I'm not going to comment on the rest because I don't know. I'd want as little to do with it as possible.

It's probably the end of your friendship with Clare.

AmandaBrotzman · 27/02/2026 14:33

Do not phone social services, that's a waste of time today. Either take him to a relative and drop him off or call the police. I doubt police will do much TBH, he's in a safe place.

LittleGreenDragons · 27/02/2026 14:33

WallaceinAnderland · 27/02/2026 14:30

You also have to consider that the woman was crying, said she couldn't cope any more and drove off. She may also be at risk of self harm. Call the police.

Agree with this. Contact the police for a welfare check on your friend at the very least.

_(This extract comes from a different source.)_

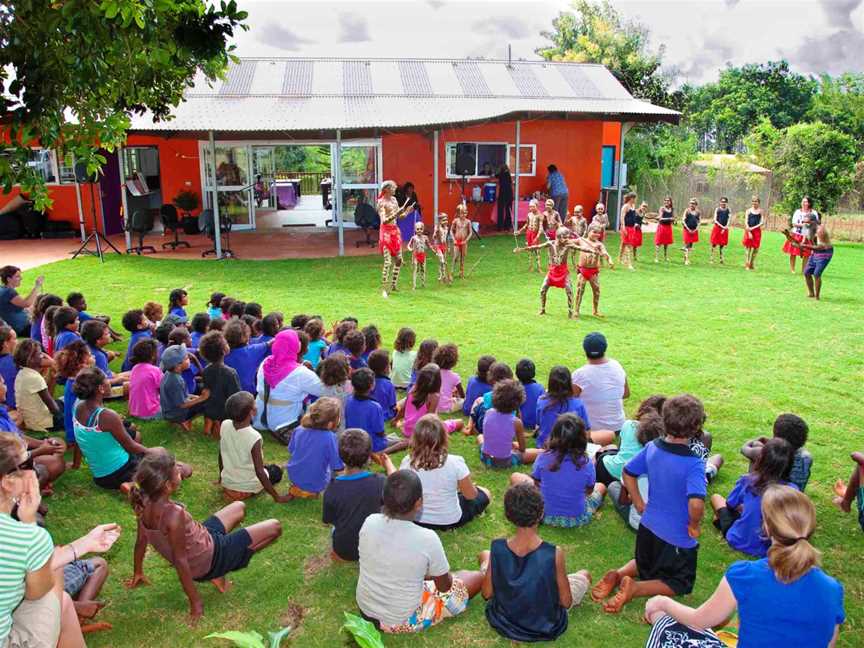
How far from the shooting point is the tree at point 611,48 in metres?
34.2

PurpleLovecats · 27/02/2026 14:33

TonTonMacoute · 27/02/2026 14:30

I'm sorry, but a man who has made it perfectly clear that he only wants two children and who has been deceived not once, but twice, by his wife, is not a psychopath. His main mistake was not having had the vasectomy straight away.

Or wearing a condom?

PrettyPickle · 27/02/2026 14:34

I would report this to Social Services for two reasons.

  1. if she genuinely cannot cope and is at home having a breakdown, she needs help now.
  2. If she is out on a date, she has abandoned her child and deserves to get done for it and I agree with an earlier posters comment that this is probably the tip of the iceberg.

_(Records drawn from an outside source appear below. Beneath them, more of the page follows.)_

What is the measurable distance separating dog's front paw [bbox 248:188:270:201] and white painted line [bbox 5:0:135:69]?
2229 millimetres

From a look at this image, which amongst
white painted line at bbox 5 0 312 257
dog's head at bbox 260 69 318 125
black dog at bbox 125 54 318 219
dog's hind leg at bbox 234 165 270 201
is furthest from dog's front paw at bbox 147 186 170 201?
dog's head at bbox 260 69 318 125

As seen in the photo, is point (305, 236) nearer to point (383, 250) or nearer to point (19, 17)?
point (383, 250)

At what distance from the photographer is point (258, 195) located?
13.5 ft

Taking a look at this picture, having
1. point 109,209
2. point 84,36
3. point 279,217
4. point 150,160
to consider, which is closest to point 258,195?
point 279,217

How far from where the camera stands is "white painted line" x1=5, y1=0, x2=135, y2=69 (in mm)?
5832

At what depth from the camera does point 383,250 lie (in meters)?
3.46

Your "friend" is either relying on guilt tripping you or is on the bridge about to jump....she needs you one way or another and whether she likes the consequences or not.

If would text her husband and parent and tell them what she has done and tell them you have notified SS. Make it clear she has acted unreasonably and only an investigation will evidence why.

Don't feel guilty, she led you to this place but I think you can kiss your plans for the day goodbye.

CloakedInGucci · 27/02/2026 14:35

Soontobe60 · 27/02/2026 14:31

Although her actions are pretty reprehensible with the proviso that she isn’t having a mental health crisis and felt like she didn’t have any option but to leave her DS with someone who knows him, I would hope that you’d be able to look after him rather than phone the police or send him to a stranger childminder as ultimately he should not be the scapegoat in all of this.
However, I think the ‘friendship’ is well and truly over, whatever action you decide to take.

Simply looking after him and not involving any official services is a terrible idea.

If she’s having a mental health crisis and has driven off after abandoning her child then she may need immediate help.
If she did it totally in her right mind, then her children need help.

rainbowsparkle28 · 27/02/2026 14:35

Call the police and social services.

PineappleMelon · 27/02/2026 14:35

Poor Barry.

I’d call the police and say I was worried for her in her current state of mind that she was a danger to herself (and that she has other children).

Then I’d take Barry to his dads. He’s not completely innocent - condoms exist!!